Work to do
Repeat the items verbatim, from the line with "Among items" up to and including the line with "11624 millimetres".

Records for this exercise
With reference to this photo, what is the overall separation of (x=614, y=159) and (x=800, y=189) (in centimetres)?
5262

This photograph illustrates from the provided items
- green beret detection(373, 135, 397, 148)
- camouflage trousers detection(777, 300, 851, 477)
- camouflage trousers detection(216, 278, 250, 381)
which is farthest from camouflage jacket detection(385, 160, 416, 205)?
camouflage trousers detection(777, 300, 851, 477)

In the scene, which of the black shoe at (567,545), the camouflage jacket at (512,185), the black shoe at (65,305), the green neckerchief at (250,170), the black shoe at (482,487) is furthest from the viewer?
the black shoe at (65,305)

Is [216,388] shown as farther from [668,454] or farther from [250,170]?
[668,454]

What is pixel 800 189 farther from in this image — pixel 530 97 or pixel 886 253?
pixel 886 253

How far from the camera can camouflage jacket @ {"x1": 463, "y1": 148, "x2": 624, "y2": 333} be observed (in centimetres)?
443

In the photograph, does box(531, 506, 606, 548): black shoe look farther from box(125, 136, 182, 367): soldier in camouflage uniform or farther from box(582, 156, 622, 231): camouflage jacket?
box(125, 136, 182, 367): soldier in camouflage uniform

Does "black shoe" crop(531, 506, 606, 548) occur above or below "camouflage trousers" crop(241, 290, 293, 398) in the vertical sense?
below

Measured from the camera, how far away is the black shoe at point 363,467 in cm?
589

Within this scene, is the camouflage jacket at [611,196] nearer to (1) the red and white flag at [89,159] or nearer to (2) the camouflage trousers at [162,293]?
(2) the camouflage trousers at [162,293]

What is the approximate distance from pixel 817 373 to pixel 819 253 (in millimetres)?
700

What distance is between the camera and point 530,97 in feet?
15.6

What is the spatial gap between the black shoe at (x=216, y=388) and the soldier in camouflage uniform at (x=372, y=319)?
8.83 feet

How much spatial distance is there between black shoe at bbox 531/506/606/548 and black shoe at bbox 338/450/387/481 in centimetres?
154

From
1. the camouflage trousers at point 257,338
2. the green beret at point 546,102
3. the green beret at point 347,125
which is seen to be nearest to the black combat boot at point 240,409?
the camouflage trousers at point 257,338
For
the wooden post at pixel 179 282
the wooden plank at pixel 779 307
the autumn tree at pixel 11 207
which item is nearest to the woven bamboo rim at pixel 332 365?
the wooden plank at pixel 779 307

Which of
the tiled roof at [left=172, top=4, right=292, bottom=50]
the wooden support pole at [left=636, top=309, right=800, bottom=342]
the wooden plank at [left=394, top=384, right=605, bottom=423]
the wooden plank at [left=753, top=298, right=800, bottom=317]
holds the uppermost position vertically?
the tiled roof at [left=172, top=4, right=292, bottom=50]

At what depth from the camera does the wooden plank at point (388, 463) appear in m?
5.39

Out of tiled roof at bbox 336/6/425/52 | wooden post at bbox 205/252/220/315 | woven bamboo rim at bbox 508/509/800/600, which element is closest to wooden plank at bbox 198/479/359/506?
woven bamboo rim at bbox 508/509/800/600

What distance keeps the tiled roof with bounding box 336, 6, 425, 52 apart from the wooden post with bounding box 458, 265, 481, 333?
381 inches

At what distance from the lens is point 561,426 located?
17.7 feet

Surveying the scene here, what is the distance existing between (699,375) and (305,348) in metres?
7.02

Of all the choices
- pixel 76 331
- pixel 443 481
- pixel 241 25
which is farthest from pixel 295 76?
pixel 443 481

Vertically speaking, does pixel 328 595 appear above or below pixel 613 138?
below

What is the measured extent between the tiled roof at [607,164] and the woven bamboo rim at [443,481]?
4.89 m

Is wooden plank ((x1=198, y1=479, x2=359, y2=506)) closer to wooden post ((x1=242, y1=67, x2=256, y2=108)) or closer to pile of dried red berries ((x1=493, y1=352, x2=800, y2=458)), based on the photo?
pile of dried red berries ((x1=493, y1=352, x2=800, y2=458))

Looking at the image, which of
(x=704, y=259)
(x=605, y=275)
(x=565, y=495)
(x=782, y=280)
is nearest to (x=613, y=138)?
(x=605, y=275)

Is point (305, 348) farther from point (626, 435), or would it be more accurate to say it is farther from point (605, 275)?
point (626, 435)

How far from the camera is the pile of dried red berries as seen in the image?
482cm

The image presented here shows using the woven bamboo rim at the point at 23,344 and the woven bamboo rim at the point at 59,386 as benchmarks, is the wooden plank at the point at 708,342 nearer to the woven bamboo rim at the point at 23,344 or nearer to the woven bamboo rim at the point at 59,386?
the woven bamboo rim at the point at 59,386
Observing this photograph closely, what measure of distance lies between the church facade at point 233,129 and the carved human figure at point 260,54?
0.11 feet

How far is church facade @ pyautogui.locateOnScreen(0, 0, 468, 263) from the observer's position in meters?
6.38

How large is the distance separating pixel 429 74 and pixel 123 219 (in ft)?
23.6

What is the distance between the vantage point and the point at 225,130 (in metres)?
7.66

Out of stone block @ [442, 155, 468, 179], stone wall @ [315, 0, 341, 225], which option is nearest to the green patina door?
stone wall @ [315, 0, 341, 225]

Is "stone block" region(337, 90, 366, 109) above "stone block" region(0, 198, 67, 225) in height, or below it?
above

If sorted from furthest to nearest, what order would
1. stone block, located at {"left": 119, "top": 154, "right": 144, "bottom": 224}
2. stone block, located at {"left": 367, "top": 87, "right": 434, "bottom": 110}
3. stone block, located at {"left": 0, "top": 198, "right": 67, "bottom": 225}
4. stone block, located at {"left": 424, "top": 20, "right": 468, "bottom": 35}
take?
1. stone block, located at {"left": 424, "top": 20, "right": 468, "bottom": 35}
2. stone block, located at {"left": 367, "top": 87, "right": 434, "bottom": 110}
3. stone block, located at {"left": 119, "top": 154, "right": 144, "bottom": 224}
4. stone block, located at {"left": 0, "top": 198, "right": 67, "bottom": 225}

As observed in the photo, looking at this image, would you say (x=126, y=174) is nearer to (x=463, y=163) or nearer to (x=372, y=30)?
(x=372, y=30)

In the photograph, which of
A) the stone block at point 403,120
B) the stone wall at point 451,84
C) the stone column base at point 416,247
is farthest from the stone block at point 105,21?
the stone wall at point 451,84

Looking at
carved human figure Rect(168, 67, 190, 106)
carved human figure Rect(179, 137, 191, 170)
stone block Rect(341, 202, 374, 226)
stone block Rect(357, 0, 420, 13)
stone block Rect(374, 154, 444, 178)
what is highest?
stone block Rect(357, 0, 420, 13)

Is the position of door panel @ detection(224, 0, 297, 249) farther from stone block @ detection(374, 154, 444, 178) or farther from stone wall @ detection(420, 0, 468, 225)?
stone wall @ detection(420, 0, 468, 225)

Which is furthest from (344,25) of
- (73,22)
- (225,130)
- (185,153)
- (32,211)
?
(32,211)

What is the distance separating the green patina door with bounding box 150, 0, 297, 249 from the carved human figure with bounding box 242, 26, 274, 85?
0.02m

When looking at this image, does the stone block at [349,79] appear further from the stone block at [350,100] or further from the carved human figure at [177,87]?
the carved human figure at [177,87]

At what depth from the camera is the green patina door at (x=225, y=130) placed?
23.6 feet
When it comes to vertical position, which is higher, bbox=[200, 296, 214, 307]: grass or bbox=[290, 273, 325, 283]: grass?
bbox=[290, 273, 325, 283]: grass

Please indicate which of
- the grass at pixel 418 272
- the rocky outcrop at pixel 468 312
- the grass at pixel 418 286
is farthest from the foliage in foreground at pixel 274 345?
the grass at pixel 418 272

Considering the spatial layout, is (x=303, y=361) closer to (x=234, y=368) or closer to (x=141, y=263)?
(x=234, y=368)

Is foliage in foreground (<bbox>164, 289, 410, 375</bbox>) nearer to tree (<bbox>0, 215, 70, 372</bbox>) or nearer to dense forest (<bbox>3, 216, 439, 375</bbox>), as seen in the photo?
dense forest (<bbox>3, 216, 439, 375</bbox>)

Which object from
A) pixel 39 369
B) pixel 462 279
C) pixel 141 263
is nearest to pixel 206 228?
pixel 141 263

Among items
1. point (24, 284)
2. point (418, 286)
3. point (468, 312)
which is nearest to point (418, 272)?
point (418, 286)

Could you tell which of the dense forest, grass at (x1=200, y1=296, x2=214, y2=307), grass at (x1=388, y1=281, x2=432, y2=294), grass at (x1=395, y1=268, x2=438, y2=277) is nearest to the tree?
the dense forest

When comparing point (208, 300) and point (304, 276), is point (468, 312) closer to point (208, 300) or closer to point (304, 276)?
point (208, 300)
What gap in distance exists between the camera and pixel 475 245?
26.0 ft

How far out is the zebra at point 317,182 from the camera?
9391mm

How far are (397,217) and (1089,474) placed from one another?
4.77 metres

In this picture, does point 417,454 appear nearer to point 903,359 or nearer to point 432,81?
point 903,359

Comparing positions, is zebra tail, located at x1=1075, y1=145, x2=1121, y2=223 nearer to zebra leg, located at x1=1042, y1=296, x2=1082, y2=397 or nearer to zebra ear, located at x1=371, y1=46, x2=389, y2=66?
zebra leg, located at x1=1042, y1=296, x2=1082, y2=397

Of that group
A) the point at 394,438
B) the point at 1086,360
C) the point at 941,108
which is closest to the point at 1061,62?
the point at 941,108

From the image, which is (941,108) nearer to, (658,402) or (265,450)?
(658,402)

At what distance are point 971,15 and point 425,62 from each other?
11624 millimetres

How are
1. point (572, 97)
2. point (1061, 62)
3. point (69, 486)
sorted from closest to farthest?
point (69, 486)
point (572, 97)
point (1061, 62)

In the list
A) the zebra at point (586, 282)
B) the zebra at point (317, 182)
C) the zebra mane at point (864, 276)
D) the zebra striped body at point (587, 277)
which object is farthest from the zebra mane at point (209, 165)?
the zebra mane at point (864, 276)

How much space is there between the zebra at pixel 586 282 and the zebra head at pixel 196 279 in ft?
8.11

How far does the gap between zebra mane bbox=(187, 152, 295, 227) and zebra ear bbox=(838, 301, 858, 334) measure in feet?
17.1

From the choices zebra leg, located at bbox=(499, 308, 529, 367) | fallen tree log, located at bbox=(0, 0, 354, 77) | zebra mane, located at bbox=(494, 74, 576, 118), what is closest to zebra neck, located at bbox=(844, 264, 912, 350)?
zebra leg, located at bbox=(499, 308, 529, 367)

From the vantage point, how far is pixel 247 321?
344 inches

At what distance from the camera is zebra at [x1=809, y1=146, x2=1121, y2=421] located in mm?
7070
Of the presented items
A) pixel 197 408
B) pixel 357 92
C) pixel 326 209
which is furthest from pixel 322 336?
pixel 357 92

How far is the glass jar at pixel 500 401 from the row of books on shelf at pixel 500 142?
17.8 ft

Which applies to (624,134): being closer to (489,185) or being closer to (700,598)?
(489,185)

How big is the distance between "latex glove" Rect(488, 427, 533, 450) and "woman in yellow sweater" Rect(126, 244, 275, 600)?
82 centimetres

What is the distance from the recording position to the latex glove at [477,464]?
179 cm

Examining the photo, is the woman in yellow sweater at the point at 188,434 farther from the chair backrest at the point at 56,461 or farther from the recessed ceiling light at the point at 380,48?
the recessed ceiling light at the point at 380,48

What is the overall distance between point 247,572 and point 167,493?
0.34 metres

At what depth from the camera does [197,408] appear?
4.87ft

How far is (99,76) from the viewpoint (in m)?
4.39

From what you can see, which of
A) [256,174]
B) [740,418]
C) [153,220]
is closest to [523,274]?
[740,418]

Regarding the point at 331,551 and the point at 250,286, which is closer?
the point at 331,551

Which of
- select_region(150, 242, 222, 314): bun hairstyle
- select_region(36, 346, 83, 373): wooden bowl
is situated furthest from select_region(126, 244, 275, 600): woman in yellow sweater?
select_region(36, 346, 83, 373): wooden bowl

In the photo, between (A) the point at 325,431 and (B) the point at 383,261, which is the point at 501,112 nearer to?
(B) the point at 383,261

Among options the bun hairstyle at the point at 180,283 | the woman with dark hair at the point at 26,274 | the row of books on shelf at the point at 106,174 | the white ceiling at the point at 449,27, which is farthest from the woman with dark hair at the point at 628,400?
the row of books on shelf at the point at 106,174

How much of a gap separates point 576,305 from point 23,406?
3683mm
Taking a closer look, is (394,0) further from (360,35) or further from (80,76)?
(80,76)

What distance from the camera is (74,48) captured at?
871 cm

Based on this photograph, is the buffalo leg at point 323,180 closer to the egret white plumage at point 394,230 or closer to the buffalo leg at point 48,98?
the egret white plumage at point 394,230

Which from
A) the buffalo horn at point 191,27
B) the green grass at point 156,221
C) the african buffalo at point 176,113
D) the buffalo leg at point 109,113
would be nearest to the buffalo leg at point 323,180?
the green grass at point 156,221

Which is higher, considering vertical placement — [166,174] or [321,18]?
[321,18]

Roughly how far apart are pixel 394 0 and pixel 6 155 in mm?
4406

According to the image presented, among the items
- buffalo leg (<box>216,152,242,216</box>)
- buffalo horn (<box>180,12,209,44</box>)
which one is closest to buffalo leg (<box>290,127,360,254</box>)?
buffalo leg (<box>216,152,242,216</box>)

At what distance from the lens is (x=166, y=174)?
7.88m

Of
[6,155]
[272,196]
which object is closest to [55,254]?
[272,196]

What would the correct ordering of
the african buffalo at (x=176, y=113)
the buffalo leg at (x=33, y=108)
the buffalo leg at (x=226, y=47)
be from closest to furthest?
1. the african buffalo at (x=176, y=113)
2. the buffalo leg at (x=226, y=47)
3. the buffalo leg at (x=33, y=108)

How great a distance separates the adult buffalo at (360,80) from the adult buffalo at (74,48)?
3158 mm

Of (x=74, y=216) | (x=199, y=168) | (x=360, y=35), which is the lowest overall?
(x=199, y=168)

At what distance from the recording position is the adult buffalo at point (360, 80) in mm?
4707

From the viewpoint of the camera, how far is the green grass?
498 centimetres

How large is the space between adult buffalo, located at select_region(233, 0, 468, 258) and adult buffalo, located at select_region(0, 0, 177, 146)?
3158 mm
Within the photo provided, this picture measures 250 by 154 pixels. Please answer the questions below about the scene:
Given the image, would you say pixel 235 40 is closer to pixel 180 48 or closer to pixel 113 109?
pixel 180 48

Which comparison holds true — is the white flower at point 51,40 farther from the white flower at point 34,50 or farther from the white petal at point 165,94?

In response
Among items
1. point (24, 284)
2. point (418, 286)
3. point (468, 312)
which is nearest to point (418, 272)?
point (418, 286)

Could you tell which of the dense forest, grass at (x1=200, y1=296, x2=214, y2=307), grass at (x1=388, y1=281, x2=432, y2=294), grass at (x1=395, y1=268, x2=438, y2=277) is nearest to the tree?
the dense forest

When comparing point (208, 300) and point (304, 276), is point (468, 312) closer to point (208, 300) or closer to point (304, 276)?
point (208, 300)
What gap in distance exists between the camera and pixel 475 245?
26.0 ft

How far out is the zebra at point 317,182 from the camera?
9391mm

How far are (397,217) and (1089,474) placed from one another?
4.77 metres

In this picture, does point 417,454 appear nearer to point 903,359 or nearer to point 432,81?
point 903,359

Comparing positions, is zebra tail, located at x1=1075, y1=145, x2=1121, y2=223 nearer to zebra leg, located at x1=1042, y1=296, x2=1082, y2=397 or nearer to zebra ear, located at x1=371, y1=46, x2=389, y2=66?
zebra leg, located at x1=1042, y1=296, x2=1082, y2=397

Of that group
A) the point at 394,438
B) the point at 1086,360
C) the point at 941,108
which is closest to the point at 1061,62?
the point at 941,108

From the image, which is (941,108) nearer to, (658,402) or (265,450)?
(658,402)

At what distance are point 971,15 and point 425,62 from each other?
11624 millimetres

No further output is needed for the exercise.